Partai ini menarik pemilih yang merasa diabaikan oleh blok Kristen Demokrat sayap kanan pimpinan Merkel, yang secara bertahap melonggarkan penolakannya terhadap isu-isu seperti kewarganegaraan ganda bagi imigran dan adopsi gay.
Mereka yang takut menunjukkan dukungannya kepada PEGIDA di depan umum kini dapat memilih AfD, kata Patzelt. “Mereka bisa menjadikan diri mereka sebagai partai sayap kanan Demokrat Kristen,” katanya. “Dan hal ini akan secara signifikan mengubah permainan politik dalam negeri.”
Para pengkritik PEGIDA mengatakan penolakannya yang terbuka terhadap imigrasi juga menimbulkan dampak buruk lainnya: Selama tiga bulan dari Oktober hingga Desember, ketika protes selama seminggu meningkat dua kali lipat, jumlah serangan sayap kanan terhadap rumah pencari suaka dan pengungsi meningkat dua kali lipat dibandingkan kuartal sebelumnya.
“Jelas bahwa neo-Nazi merasa terdorong untuk melukis swastika dan melakukan pembakaran karena suasana hati yang diciptakan oleh warga sayap kanan yang marah,” kata anggota parlemen dari Partai Kiri, Ulla Jelpke.
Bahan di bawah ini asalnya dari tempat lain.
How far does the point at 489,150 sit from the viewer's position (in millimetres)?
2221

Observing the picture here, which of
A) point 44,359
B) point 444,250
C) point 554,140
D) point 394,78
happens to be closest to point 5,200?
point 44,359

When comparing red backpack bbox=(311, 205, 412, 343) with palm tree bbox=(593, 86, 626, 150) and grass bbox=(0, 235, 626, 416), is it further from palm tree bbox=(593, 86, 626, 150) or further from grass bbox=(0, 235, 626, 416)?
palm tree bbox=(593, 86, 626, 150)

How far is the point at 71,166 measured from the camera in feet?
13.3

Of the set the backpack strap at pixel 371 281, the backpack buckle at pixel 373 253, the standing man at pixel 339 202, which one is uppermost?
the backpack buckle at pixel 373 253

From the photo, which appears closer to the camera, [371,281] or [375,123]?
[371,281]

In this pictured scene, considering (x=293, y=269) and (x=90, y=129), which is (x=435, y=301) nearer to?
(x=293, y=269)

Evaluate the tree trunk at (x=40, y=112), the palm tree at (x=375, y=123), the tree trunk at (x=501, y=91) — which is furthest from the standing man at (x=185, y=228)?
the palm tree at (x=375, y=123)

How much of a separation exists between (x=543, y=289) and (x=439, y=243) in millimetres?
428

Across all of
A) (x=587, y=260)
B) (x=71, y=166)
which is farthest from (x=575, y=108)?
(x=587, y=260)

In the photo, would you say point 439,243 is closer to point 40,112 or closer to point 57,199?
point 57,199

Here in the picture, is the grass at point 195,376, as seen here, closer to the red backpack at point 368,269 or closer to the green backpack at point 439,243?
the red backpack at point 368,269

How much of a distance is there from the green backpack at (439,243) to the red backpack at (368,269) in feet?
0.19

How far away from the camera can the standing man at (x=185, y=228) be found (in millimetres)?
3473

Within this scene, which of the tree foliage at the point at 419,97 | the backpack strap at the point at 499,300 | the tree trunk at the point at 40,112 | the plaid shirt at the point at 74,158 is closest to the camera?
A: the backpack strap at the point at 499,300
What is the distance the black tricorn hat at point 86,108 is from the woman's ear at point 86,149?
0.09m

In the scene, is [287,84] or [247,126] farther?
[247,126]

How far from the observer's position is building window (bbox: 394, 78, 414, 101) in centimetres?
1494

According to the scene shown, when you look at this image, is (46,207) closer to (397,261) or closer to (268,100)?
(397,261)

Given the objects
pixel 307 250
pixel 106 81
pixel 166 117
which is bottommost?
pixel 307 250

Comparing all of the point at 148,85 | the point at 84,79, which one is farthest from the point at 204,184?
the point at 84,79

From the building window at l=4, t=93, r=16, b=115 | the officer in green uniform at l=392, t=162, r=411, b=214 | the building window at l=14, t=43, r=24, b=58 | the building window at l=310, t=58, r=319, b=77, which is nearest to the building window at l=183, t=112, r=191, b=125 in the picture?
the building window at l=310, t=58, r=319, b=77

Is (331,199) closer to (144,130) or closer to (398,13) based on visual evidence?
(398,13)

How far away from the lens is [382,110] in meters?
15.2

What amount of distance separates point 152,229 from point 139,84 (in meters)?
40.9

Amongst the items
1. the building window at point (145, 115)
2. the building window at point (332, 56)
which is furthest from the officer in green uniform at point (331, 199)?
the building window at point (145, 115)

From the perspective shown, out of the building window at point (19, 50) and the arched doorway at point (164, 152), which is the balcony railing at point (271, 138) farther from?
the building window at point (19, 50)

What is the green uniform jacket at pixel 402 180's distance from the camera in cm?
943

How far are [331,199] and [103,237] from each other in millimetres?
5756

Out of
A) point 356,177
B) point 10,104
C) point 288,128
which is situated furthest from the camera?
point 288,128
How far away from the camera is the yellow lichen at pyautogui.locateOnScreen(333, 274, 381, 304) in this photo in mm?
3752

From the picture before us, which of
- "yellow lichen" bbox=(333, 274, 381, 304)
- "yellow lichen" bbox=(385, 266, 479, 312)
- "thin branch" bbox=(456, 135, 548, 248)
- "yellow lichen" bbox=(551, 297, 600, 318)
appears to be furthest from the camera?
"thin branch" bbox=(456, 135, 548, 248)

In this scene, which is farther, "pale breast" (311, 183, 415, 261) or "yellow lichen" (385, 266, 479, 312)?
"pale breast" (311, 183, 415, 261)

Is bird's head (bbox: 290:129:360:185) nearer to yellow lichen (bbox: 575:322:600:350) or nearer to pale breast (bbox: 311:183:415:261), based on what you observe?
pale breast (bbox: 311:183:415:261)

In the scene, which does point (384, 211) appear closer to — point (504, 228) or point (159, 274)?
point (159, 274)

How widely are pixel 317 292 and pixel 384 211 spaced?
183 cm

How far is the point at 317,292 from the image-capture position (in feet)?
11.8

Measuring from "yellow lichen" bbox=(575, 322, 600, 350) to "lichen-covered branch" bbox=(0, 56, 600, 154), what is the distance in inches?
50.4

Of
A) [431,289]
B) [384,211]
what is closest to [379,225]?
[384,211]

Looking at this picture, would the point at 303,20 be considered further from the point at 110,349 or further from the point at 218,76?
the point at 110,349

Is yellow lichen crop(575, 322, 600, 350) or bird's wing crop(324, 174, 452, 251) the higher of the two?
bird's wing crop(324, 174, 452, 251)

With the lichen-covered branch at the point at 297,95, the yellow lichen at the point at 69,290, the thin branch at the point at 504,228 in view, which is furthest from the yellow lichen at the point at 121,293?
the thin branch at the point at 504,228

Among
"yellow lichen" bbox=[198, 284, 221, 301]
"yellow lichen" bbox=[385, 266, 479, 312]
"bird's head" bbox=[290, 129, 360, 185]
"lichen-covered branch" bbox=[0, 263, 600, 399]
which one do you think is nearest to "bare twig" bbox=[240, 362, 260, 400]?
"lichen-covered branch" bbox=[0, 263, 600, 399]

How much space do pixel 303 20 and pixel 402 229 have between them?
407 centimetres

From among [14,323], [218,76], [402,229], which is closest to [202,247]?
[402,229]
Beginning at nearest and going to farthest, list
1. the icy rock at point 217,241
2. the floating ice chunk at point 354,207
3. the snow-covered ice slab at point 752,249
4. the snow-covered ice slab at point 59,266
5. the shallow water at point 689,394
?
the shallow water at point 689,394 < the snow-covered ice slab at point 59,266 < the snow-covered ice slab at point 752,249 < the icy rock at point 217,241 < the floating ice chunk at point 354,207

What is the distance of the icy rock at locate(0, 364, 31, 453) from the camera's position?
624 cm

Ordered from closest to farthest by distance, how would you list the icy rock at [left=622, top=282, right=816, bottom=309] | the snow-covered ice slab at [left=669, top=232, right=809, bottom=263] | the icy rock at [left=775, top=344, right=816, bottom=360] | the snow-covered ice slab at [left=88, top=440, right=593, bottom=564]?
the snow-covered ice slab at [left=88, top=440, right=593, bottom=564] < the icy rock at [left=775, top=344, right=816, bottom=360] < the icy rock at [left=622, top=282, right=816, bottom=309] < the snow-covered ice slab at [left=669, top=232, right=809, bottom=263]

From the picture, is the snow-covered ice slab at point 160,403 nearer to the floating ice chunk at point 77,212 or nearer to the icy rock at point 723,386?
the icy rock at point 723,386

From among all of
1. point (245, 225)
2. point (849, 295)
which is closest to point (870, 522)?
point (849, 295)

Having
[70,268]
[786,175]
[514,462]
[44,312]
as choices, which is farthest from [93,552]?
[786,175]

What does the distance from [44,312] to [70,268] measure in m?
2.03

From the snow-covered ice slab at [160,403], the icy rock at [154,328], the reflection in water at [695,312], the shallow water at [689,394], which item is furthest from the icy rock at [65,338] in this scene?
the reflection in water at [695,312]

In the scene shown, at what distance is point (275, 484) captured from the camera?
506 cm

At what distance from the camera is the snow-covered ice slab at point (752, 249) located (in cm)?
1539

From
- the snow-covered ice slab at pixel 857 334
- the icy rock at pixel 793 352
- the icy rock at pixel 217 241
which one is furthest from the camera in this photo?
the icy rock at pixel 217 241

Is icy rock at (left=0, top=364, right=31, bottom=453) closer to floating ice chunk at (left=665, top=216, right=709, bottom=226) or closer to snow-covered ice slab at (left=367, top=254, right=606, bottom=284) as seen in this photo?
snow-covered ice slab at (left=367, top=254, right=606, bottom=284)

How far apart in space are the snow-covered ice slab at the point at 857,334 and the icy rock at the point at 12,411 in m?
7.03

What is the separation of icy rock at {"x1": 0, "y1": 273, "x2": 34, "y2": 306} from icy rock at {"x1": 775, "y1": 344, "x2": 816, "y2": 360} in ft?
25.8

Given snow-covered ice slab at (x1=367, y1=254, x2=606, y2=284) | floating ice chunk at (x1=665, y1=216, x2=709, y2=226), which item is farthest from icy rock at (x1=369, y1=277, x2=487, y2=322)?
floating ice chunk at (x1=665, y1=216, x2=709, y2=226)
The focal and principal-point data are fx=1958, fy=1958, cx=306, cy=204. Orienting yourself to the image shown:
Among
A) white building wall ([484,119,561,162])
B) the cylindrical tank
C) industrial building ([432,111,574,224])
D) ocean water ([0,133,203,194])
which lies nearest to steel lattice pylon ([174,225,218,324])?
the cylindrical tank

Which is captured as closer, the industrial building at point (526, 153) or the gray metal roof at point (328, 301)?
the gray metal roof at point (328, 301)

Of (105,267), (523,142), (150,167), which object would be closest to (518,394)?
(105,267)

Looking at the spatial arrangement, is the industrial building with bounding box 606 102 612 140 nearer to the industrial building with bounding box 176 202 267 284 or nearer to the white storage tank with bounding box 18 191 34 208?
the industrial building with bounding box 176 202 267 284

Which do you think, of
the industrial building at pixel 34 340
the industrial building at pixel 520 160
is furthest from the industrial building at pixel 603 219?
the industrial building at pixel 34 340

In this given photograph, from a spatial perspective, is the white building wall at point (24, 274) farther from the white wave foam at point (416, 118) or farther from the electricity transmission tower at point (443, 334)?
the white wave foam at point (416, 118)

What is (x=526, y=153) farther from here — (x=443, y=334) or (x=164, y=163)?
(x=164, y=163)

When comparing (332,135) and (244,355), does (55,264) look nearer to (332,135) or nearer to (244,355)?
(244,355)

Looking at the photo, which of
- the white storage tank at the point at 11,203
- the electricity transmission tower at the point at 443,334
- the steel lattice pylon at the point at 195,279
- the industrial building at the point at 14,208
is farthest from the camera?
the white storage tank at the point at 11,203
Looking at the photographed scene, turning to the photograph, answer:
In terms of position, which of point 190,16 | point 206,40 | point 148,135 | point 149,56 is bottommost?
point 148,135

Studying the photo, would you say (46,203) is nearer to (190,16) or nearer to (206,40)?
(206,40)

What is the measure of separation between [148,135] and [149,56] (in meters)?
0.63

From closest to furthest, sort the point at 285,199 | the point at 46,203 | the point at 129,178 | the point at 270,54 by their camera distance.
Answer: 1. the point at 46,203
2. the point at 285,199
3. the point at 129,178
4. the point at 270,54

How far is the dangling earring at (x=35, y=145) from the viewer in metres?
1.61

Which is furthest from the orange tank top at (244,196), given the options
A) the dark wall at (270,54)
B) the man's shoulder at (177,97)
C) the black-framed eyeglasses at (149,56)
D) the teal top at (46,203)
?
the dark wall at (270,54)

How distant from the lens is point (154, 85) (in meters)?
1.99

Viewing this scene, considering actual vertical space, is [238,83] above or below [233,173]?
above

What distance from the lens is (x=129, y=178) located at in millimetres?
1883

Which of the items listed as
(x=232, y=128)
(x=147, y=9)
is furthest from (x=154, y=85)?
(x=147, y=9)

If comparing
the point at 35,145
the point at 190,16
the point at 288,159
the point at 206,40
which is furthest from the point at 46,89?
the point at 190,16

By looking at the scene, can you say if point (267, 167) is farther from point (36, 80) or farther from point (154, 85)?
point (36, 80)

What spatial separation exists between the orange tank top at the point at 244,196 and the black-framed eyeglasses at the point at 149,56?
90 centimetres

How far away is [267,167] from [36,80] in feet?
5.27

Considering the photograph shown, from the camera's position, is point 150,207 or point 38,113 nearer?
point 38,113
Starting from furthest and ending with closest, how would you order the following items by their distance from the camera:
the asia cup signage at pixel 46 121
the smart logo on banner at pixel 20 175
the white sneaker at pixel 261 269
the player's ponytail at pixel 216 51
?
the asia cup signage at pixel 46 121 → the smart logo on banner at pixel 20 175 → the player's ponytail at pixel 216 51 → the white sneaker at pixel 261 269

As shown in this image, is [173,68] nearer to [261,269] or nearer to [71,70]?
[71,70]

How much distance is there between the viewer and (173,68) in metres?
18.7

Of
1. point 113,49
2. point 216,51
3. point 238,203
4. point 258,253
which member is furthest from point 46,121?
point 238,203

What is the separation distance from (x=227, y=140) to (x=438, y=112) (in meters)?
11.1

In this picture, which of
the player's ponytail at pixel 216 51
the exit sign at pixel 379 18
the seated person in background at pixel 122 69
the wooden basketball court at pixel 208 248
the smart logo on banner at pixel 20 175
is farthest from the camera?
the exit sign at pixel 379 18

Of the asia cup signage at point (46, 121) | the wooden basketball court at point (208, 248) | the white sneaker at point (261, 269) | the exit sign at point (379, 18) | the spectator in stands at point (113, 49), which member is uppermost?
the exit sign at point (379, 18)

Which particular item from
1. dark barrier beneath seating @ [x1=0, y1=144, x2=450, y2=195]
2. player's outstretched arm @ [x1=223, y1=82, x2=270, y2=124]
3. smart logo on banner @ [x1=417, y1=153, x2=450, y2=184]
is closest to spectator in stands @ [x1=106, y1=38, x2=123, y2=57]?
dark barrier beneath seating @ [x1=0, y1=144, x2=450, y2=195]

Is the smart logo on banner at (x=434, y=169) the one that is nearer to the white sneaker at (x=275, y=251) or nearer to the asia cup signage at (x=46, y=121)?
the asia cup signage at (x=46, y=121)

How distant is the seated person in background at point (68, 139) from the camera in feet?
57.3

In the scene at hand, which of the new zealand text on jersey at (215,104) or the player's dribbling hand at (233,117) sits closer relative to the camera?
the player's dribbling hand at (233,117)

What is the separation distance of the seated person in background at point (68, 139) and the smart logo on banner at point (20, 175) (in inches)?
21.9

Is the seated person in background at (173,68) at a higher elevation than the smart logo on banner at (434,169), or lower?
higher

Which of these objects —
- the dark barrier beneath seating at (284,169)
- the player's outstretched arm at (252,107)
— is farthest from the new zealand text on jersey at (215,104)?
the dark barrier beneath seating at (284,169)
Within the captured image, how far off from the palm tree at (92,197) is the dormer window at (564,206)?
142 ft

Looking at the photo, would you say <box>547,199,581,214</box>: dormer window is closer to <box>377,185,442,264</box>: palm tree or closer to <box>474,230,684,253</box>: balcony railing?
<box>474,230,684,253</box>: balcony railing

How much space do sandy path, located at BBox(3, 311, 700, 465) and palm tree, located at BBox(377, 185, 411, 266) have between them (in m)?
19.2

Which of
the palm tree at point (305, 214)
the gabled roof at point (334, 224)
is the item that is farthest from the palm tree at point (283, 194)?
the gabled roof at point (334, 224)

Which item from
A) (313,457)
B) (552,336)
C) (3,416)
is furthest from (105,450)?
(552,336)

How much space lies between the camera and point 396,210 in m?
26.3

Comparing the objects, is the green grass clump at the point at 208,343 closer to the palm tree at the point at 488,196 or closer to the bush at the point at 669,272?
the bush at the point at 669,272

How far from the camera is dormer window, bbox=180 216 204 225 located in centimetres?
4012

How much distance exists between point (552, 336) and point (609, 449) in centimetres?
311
Para pejabat di Dresden telah mengadakan pertemuan di balai kota dalam upaya untuk meredakan kemarahan tersebut dan menunjukkan bahwa mereka menanggapi kekhawatiran para pemilih dengan serius. Namun satu pertanyaan yang belum bisa mereka jawab adalah bagaimana menghadapi meningkatnya jumlah pengungsi yang datang ke Jerman.
Tahun lalu terdapat 173.072 permohonan suaka baru di negara ini – hampir dua kali lipat dibandingkan tahun sebelumnya dan lima kali lipat dibandingkan tahun 2004. Banyak diantaranya adalah warga Muslim yang melarikan diri dari konflik di Suriah, Irak dan Afghanistan.
Meskipun Jerman memerlukan imigrasi untuk mengimbangi berkurangnya tenaga kerjanya, hanya sedikit dari mereka yang mengajukan permohonan suaka memiliki keterampilan atau latar belakang budaya yang diperlukan agar dapat menyesuaikan diri dengan masyarakat Jerman – terutama di wilayah timur, di mana rasa takut terhadap Islam adalah yang paling kuat.
“Imigrasi sendiri bukanlah masalahnya, tapi kurangnya kemauan politik untuk mengarahkan imigrasi ini dan mencapai integrasi,” kata Patzelt.